# Introduction to Hugging Face 🤗

Welcome to the world of Hugging Face! This notebook will introduce you to the basics of the Hugging Face ecosystem and show you how to get started with pre-trained models.

## What is Hugging Face?

Hugging Face is a platform and library that provides:
- **Pre-trained models** for NLP, computer vision, and audio
- **Easy-to-use APIs** for common ML tasks
- **Community hub** for sharing models and datasets
- **Tools** for training and deploying models

## Learning Objectives

By the end of this notebook, you'll know how to:
1. Install and import Hugging Face libraries
2. Use pre-trained models with pipelines
3. Understand the Hugging Face Hub
4. Perform basic NLP tasks

Let's get started!

## 1. Installation and Setup

First, let's make sure we have the necessary libraries installed:

In [None]:
# Install required packages (uncomment if needed)
# !pip install transformers torch datasets tokenizers

# Import essential libraries
import transformers
import torch
print(f"Transformers version: {transformers.__version__}")
print(f"PyTorch version: {torch.__version__}")
print(f"CUDA available: {torch.cuda.is_available()}")

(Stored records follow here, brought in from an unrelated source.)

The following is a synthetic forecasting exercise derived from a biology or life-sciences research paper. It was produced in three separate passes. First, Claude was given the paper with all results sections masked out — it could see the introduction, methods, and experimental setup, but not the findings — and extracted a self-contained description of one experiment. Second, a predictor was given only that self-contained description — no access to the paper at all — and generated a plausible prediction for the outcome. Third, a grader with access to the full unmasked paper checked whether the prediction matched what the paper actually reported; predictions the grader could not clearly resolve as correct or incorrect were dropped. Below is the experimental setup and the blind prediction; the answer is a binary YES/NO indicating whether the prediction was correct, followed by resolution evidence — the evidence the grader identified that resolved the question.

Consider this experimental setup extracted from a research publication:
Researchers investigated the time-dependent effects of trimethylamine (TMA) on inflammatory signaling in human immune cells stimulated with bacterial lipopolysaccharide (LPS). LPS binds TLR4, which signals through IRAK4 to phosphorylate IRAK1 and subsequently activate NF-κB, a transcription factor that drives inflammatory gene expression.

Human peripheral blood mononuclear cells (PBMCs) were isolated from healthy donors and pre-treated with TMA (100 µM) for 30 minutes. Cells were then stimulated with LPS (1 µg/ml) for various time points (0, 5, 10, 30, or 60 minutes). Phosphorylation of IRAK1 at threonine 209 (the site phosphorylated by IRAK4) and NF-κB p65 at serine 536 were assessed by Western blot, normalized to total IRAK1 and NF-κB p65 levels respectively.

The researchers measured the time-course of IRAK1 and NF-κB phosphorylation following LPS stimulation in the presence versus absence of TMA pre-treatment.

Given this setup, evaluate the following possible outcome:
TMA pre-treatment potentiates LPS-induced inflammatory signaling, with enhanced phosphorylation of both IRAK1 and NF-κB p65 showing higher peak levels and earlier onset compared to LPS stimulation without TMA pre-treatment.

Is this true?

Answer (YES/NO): NO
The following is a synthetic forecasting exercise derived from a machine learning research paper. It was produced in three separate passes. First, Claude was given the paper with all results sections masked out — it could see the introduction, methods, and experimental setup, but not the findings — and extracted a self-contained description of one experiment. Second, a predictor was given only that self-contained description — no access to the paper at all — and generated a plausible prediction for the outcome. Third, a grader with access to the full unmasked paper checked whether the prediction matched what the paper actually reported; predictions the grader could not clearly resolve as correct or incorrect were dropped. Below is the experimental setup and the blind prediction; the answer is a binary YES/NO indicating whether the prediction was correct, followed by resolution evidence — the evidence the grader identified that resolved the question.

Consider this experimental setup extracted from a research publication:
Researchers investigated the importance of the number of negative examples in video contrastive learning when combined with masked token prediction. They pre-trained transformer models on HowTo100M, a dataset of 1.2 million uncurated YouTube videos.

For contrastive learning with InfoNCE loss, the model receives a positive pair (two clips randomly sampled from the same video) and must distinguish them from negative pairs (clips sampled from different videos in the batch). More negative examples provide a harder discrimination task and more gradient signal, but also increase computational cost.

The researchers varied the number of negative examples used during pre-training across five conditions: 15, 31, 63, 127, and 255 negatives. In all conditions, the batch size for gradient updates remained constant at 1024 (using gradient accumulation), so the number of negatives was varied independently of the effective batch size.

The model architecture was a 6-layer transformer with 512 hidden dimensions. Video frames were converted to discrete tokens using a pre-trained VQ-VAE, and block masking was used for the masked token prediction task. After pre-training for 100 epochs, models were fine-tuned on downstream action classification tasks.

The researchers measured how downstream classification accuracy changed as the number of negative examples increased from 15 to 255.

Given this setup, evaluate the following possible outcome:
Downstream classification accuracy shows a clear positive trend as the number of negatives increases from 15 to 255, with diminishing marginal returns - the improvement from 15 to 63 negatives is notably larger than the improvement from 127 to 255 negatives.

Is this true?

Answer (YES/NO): NO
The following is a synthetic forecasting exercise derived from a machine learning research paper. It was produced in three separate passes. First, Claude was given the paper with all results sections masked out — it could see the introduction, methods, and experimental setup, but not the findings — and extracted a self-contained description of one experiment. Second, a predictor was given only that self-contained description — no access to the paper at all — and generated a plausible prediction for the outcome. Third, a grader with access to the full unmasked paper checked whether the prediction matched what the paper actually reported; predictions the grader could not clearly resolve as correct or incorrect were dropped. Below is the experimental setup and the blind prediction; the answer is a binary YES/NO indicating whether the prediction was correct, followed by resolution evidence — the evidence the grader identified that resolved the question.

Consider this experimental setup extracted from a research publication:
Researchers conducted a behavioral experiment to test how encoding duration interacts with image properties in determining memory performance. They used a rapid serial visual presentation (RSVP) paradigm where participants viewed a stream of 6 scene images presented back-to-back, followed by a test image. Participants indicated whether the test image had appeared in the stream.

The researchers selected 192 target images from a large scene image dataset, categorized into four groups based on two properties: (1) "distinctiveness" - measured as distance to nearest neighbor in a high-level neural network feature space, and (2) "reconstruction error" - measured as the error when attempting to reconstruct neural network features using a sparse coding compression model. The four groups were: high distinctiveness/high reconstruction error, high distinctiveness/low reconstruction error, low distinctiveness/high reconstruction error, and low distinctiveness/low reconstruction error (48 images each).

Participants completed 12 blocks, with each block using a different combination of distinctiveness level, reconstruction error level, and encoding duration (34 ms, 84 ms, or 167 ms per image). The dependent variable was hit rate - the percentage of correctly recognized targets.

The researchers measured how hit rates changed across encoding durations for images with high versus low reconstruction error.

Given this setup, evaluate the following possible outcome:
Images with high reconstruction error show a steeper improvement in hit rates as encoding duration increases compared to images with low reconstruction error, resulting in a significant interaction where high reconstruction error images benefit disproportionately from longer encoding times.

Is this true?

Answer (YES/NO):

## 2. Your First Hugging Face Pipeline

Pipelines are the easiest way to use pre-trained models. They handle tokenization, model inference, and post-processing automatically.

In [None]:
from transformers import pipeline

# Create a sentiment analysis pipeline
sentiment_pipeline = pipeline("sentiment-analysis")

# Test it with some examples
texts = [
    "I love learning about AI and machine learning!",
    "This movie was terrible and boring.",
    "The weather is okay today."
]

results = sentiment_pipeline(texts)

for text, result in zip(texts, results):
    print(f"Text: '{text}'")
    print(f"Sentiment: {result['label']} (confidence: {result['score']:.3f})")
    print("-" * 50)

## 3. Different Types of Pipelines

Hugging Face supports many different tasks through pipelines:

In [None]:
# Text Generation
print("=== TEXT GENERATION ===")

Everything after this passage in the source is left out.